Last week our very generous friends invited us to join them on their Luxury Resorts vacation to a breathtaking home at Lake Tahoe. We basically had an entire floor all to ourselves, a plush king bedroom with ensuite granite bath, and floor to ceiling windows with a view out past the Jacuzzi and fire pit to the pine-covered mountains. Two more bedrooms, two more bathrooms, and an amazing media room sat empty at our disposal while the rest of the family lived on the two elegant floors above us.
The house included every amenity you can imagine, flat panel TVs in practically every room, daily housekeeping service, and even a personal concierge.
Did it cause me to contemplate luxurious vacations past with longing? Yes! Did I for a moment think, "Gosh, if I were still working, we could have these kinds of vacations regularly?" Also yes.
Until I remembered. If I were still working, "regularly" would mean a sum total of three weeks each year! I would have to work the other 49 to get just three of these.
As I contemplate my life before retirement, I realize that the increasing luxury of each vacation directly corresponded to my increasing dissatisfaction with my job. I was bored. I was tired of doing the same job for nearly two decades. I was tired of feeling like my job was not really important in the world.
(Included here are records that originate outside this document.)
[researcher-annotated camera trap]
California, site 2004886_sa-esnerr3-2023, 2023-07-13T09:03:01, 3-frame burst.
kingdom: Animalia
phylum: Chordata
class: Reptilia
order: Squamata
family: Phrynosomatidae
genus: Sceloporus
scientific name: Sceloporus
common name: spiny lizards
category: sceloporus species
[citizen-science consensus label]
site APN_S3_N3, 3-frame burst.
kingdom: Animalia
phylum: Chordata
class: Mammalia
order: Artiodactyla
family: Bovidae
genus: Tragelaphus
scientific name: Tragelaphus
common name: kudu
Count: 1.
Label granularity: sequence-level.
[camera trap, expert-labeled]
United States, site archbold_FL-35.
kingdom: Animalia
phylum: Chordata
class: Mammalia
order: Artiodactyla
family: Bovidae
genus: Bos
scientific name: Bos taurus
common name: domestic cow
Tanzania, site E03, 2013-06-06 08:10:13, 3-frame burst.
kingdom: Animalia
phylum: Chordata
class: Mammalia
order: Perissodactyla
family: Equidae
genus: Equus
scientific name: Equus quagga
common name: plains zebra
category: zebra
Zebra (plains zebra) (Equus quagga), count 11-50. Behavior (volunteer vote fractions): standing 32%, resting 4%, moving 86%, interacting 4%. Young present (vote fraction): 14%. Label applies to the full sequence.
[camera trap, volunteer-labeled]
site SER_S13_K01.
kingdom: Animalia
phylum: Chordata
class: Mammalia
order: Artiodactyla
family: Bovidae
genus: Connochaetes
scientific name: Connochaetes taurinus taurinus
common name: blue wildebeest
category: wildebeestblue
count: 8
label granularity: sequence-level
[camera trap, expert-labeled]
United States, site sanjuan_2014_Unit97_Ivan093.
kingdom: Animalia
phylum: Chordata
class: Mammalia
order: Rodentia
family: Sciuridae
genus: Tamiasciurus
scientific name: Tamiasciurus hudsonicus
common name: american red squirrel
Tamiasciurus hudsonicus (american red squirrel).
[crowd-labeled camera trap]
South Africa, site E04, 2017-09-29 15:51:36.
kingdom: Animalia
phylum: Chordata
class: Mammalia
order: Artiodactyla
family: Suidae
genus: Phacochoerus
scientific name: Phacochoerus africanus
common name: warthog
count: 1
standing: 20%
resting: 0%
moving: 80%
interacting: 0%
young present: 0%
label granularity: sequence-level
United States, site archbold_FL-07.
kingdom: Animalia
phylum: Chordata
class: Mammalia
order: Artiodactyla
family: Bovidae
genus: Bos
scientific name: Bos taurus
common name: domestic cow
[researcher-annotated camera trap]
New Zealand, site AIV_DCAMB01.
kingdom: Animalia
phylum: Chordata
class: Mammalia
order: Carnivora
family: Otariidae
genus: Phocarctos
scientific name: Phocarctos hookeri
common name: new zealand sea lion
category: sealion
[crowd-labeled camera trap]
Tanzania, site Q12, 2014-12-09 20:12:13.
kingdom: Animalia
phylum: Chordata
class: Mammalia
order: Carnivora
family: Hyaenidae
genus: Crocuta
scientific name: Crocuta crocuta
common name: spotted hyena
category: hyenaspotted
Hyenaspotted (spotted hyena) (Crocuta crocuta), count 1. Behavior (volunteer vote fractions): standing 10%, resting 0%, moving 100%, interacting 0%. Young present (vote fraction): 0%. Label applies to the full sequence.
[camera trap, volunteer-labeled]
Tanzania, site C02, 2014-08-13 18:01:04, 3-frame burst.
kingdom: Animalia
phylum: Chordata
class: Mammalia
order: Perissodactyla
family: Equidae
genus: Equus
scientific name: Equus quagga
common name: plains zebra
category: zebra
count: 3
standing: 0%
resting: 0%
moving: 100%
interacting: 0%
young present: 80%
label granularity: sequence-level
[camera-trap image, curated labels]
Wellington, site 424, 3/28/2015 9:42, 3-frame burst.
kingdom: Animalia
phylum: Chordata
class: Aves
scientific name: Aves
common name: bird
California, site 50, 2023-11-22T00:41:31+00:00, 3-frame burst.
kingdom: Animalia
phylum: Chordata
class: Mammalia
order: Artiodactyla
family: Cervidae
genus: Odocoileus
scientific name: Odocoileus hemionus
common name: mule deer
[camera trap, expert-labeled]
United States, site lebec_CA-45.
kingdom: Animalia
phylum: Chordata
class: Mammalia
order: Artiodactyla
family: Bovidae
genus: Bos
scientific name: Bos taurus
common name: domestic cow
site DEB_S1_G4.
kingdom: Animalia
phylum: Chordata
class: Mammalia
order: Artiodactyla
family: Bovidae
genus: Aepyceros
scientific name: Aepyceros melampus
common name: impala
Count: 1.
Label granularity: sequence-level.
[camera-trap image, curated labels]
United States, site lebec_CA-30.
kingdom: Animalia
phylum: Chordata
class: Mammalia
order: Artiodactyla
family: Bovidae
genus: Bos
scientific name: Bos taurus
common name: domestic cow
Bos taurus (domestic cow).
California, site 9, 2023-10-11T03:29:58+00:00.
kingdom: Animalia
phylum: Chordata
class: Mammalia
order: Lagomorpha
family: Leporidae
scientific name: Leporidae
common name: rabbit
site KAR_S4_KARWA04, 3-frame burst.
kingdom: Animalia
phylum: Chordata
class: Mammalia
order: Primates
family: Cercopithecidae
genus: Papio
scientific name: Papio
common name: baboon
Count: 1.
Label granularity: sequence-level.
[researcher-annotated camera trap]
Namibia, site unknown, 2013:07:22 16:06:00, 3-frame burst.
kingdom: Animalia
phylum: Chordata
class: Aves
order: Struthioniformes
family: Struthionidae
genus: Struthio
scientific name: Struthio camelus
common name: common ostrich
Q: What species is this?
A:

I worked hard, so I deserved such rewards, right? Spending three fabulous weeks, and the corresponding dollars, at a gorgeous hotel in a wonderful location made me feel important, valued, and happy . . . well for those three weeks at least.
The truth is, I can get luxury at home. What I can't get at home is being somewhere else. And to be enjoying an experience somewhere else, I can't be at work either. While I would love to enjoy more luxury vacations, the cost, and I'm not talking about money, is just too high.